REQUIRED TASK:
Lay out the material as a Markdown table with the columns No. and Entry, one numbered row per line with blank lines left out. Start with the line that contains "What is the precise" and go on through the line that contains "13.6 metres".

Scene-based reasoning records:
========

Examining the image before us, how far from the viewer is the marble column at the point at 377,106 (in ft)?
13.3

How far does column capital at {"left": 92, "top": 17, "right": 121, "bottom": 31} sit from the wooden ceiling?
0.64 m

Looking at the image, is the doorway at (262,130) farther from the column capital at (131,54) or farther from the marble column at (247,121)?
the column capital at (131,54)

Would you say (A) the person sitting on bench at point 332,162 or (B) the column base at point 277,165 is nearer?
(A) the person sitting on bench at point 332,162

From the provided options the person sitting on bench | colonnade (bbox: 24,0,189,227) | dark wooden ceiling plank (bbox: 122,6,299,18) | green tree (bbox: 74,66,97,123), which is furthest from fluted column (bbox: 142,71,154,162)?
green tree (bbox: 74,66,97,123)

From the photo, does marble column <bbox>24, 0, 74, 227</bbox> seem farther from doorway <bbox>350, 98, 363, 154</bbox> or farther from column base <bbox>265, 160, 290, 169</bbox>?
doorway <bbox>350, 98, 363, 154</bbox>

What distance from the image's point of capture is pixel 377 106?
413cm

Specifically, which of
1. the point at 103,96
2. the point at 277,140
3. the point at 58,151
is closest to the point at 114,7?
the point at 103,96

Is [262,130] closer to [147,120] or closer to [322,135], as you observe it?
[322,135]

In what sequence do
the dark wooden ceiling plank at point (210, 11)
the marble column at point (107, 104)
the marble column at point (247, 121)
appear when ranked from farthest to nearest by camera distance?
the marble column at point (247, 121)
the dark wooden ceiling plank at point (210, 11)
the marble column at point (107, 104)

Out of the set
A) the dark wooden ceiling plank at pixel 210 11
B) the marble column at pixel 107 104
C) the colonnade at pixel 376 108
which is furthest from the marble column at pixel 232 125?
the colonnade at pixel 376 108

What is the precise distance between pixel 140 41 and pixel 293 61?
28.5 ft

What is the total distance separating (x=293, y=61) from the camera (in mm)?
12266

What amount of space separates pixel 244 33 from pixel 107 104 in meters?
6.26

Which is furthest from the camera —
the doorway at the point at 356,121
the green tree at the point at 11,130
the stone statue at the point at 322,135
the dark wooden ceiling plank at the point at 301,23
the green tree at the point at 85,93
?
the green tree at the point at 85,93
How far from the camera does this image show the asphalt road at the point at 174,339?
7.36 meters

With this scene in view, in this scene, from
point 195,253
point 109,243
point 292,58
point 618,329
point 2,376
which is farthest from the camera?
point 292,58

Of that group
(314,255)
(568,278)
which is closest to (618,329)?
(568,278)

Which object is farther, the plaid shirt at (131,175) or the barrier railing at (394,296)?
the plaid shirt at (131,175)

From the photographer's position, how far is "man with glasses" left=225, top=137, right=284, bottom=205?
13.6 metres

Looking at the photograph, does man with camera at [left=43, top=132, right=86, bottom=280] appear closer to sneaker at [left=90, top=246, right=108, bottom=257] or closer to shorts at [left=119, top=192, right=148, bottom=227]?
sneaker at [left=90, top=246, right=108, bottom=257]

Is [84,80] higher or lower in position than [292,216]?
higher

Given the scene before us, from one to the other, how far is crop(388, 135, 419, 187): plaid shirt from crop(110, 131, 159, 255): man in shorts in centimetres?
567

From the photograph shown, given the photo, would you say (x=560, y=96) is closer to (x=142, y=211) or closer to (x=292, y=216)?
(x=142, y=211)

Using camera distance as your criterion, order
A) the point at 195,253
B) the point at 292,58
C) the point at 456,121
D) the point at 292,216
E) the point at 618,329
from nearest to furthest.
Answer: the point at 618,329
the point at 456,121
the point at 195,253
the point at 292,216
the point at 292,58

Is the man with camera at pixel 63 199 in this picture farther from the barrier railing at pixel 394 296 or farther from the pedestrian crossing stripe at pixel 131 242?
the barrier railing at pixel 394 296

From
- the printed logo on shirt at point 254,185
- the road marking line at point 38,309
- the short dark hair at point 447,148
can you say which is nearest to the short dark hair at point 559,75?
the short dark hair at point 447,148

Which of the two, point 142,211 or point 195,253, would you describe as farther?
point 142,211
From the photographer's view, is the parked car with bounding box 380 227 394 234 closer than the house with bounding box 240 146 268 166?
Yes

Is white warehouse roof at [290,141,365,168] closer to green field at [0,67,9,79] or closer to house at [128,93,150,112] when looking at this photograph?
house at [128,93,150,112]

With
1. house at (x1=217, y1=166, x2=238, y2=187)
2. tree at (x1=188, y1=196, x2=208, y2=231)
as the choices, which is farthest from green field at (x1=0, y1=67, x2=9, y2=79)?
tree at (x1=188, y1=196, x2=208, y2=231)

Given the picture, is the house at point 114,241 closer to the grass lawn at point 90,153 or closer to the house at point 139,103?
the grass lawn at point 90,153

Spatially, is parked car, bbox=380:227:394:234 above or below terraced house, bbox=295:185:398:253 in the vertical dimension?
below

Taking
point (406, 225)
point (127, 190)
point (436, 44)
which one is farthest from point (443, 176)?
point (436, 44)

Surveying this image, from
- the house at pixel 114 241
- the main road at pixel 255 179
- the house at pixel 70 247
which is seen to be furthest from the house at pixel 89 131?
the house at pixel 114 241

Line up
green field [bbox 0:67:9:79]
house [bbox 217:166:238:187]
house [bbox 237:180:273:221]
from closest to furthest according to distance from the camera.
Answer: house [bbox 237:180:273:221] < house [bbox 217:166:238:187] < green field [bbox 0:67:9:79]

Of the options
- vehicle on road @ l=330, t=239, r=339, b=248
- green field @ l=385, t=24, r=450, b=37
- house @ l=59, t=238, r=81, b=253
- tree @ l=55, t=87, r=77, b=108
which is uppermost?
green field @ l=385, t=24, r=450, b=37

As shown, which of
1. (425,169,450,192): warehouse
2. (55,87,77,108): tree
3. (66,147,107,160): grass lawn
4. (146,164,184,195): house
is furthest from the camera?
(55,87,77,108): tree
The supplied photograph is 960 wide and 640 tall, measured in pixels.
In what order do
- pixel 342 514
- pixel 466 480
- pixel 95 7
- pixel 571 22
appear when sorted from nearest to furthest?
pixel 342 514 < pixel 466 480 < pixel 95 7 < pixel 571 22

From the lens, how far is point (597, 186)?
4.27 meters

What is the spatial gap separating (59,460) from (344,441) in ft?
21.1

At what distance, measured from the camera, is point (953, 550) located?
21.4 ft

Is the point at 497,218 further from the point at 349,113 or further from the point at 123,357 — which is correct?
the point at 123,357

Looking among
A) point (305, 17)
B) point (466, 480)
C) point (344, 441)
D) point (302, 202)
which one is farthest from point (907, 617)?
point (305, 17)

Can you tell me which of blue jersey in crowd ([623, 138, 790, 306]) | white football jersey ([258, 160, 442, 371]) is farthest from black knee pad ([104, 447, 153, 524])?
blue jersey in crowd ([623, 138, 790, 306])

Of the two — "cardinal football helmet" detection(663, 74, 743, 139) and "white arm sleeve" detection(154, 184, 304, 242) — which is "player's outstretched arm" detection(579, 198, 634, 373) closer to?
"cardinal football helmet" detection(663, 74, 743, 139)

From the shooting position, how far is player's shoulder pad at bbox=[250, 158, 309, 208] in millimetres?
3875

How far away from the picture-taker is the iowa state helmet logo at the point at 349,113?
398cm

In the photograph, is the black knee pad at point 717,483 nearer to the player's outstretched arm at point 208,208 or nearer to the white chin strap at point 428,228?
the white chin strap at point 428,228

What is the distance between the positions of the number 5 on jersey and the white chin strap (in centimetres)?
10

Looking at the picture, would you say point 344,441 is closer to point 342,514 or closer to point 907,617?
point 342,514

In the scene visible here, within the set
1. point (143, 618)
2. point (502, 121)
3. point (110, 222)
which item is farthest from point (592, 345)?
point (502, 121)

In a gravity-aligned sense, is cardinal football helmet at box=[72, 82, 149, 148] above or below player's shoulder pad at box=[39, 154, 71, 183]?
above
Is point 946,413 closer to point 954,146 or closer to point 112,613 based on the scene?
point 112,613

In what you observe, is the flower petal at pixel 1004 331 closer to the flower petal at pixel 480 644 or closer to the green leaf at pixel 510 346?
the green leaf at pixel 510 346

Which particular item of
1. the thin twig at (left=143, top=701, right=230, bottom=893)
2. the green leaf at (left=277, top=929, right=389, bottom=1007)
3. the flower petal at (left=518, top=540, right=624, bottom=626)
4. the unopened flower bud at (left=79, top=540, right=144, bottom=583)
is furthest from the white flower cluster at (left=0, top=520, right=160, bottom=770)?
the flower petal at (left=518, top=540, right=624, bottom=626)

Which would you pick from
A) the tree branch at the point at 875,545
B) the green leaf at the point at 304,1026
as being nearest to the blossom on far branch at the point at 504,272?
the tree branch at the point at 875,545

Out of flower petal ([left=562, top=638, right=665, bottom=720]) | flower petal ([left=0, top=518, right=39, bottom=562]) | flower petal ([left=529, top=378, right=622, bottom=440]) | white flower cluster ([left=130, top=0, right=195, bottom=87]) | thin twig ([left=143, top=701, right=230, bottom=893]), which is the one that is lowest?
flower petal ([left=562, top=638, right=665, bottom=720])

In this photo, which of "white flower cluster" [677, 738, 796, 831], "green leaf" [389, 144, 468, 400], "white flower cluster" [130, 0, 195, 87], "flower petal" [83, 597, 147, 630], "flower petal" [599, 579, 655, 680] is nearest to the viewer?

========

SOLUTION TO THE PROBLEM:
| No. | Entry |
|---|---|
| 1 | What is the precise distance between pixel 140 41 and pixel 293 61? |
| 2 | 28.5 ft |
| 3 | What is the total distance separating (x=293, y=61) from the camera (in mm)? |
| 4 | 12266 |
| 5 | What amount of space separates pixel 244 33 from pixel 107 104 in meters? |
| 6 | 6.26 |
| 7 | Which is furthest from the camera — |
| 8 | the doorway at the point at 356,121 |
| 9 | the green tree at the point at 11,130 |
| 10 | the stone statue at the point at 322,135 |
| 11 | the dark wooden ceiling plank at the point at 301,23 |
| 12 | the green tree at the point at 85,93 |
| 13 | ? |
| 14 | the green tree at the point at 85,93 |
| 15 | How far from the camera does this image show the asphalt road at the point at 174,339? |
| 16 | 7.36 meters |
| 17 | With this scene in view, in this scene, from |
| 18 | point 195,253 |
| 19 | point 109,243 |
| 20 | point 292,58 |
| 21 | point 618,329 |
| 22 | point 2,376 |
| 23 | which is farthest from the camera? |
| 24 | point 292,58 |
| 25 | Of that group |
| 26 | (314,255) |
| 27 | (568,278) |
| 28 | which is closest to (618,329)? |
| 29 | (568,278) |
| 30 | Which object is farther, the plaid shirt at (131,175) or the barrier railing at (394,296)? |
| 31 | the plaid shirt at (131,175) |
| 32 | From the photographer's position, how far is "man with glasses" left=225, top=137, right=284, bottom=205? |
| 33 | 13.6 metres |